# Excerpt
========

Mohammad Dualeh, regional sales manager, Pure Storage, is even more bullish on the benefits of flash, staunchly claiming that CIOs should “only” consider flash storage for their needs going forward. He outlines several plus-points, including improved application performance, flash being more affordable these days, flash being more responsive, better operational simplicity, and better data centre efficiency.
“One of the biggest roadblocks to widespread adoption of flash was the cost — traditionally, the price of flash was about $30 to $100 per GB as opposed to the $5 per GB for disk-based storage. As a result, it was only the large companies that could afford flash. However, thanks to the use of consumer grade MLC flash in combination with advanced software to process enterprise workloads, today, flash storage costs about the same if not less than traditional disk storage, making it a viable option for SMEs too,” he says.
“One of the greatest benefits of all-flash storage is performance. Flash easily delivers 10 times the performance of hard disk drives, allowing you to accelerate your applications whether that is processing more data transactions per second or dramatically reducing the time required to run batch processes. This in turn leads to increased performance and a competitive advantage for the business. The real advantage of flash storage is consistent sub-millisecond latency, making every
application more responsive. So although most IT environments and applications will benefit from an all-flash storage array, it will be those that require high performance and low latency that will see the biggest improvement in their operations.”
IT managers and CIOs have taken note of these benefits, simply looking at them from the point of view that general IT operations could be much improved by the use of flash. Indeed, according to Savitha Bhaskar, COO at local systems integrator Condo Protego, the Middle Eastern market is reacting positively to the idea of flash storage.

========

# Exercise brief
In the excerpt on flash storage, turn the paragraph that opens with "One of the biggest roadblocks" into a short bulleted list that keeps its main facts.

# Record extracts
========

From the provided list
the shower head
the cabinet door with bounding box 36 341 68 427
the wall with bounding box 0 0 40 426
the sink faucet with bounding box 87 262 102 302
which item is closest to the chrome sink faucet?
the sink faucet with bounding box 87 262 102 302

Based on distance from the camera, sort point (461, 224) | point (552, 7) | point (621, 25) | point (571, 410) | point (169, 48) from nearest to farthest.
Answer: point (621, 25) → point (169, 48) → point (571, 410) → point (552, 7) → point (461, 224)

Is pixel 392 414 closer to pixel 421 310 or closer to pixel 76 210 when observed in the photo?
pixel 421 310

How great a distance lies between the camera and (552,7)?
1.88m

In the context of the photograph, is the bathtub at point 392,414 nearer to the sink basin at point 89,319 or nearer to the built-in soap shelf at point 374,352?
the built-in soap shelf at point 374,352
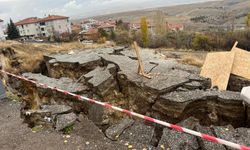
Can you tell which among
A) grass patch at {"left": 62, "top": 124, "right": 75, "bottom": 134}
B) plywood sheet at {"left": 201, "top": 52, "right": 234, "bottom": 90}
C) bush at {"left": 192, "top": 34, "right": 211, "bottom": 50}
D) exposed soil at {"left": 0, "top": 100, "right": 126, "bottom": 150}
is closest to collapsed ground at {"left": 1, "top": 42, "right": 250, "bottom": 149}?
grass patch at {"left": 62, "top": 124, "right": 75, "bottom": 134}

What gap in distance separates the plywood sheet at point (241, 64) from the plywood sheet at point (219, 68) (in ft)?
0.54

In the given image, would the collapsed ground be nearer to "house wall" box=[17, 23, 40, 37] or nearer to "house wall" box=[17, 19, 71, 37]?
"house wall" box=[17, 19, 71, 37]

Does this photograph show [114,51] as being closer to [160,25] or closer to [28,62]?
[28,62]

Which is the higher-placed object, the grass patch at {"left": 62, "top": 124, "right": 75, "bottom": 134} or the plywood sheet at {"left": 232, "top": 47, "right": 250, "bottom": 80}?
the plywood sheet at {"left": 232, "top": 47, "right": 250, "bottom": 80}

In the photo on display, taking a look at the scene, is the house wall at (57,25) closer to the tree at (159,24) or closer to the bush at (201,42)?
the tree at (159,24)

========

# Result of the task
- Cost was one of the biggest roadblocks to widespread adoption of flash.
- Flash traditionally cost about $30 to $100 per GB, compared with $5 per GB for disk-based storage, so only large companies could afford it.
- Consumer grade MLC flash combined with advanced software for enterprise workloads has changed this.
- Flash storage now costs about the same as traditional disk storage or less, which makes it a viable option for SMEs too.